Cotton futures finished Wednesday at a 16-month low as weak outside markets coupled with poor fundamentals took their toll, and further losses could occur in coming days, analysts said. Global stock markets and the euro sank as worries escalated over record-high borrowing costs for Italy and a decision by the US Federal Reserve to do nothing new to support growth.
The benchmark March cotton futures fell 2.19 cents or by 2.5 percent to finish at 85.12 cents per lb, trading from 84.35 to 87.42 cents. On the spot continuation charts, it was the lowest level traded since the middle of August 2010. Cotton prices began rallying in August 2010 due to tight supplies and robust demand, eventually hoisting cotton futures to their highest since the US Civil War in the 19th century. Prices peaked at $2.27 in March before starting a sharp decline.
Volume traded on Wednesday reached almost 13,100 lots, nearly 40 percent under the 30-day norm, Thomson Reuters preliminary data showed. "Cotton continues to slowly crumble," said Mike Stevens, an independent cotton analyst in Mandeville, Louisiana, adding losses in virtually every commodity made it tough for cotton to stem the fall.
He said investors were taking aim at levels around 82 cents and then 80 cents in the March contract. Cotton's fundamental outlook is not being helped by the latest monthly supply/demand report from the US Agriculture Department, which forecast world 2011/12 cotton consumption at 111.34 million (480-lb) bales and production far ahead at 123.42 million bales.

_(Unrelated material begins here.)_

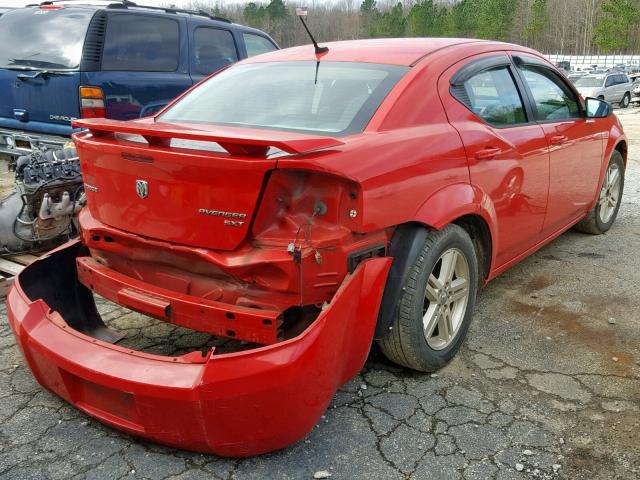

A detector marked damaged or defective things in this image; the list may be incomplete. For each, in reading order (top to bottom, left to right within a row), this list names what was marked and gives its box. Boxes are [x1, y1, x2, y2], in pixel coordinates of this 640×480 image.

crumpled trunk lid [72, 118, 342, 251]
detached bumper cover [7, 240, 390, 458]
damaged rear bumper [7, 240, 390, 458]
cracked pavement [0, 110, 636, 478]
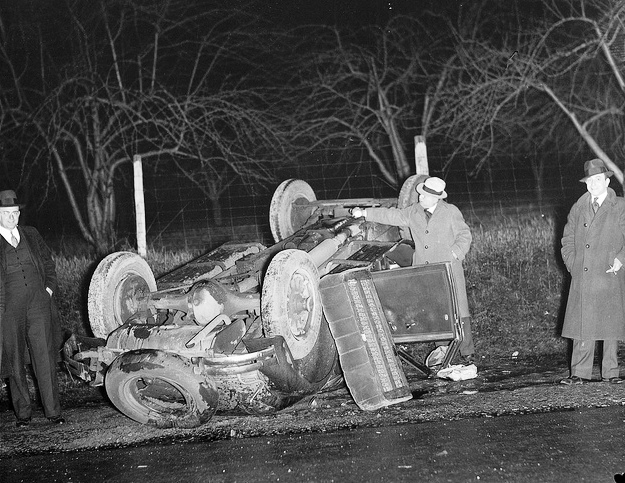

Open interest in cotton, usually taken as an indicator of investor exposure, was at 149,446 lots as of Tuesday, up more than 8,000 lots from 141,120 on Monday, exchange data showed. Traders said that indicated significant short positions taken by investors in cotton. "They are betting at lower prices and it is hard to argue against that," a dealer said. Volume traded on Tuesday hit 11,841 lots, from the prior tally of 10,793 lots, ICE Futures US data showed.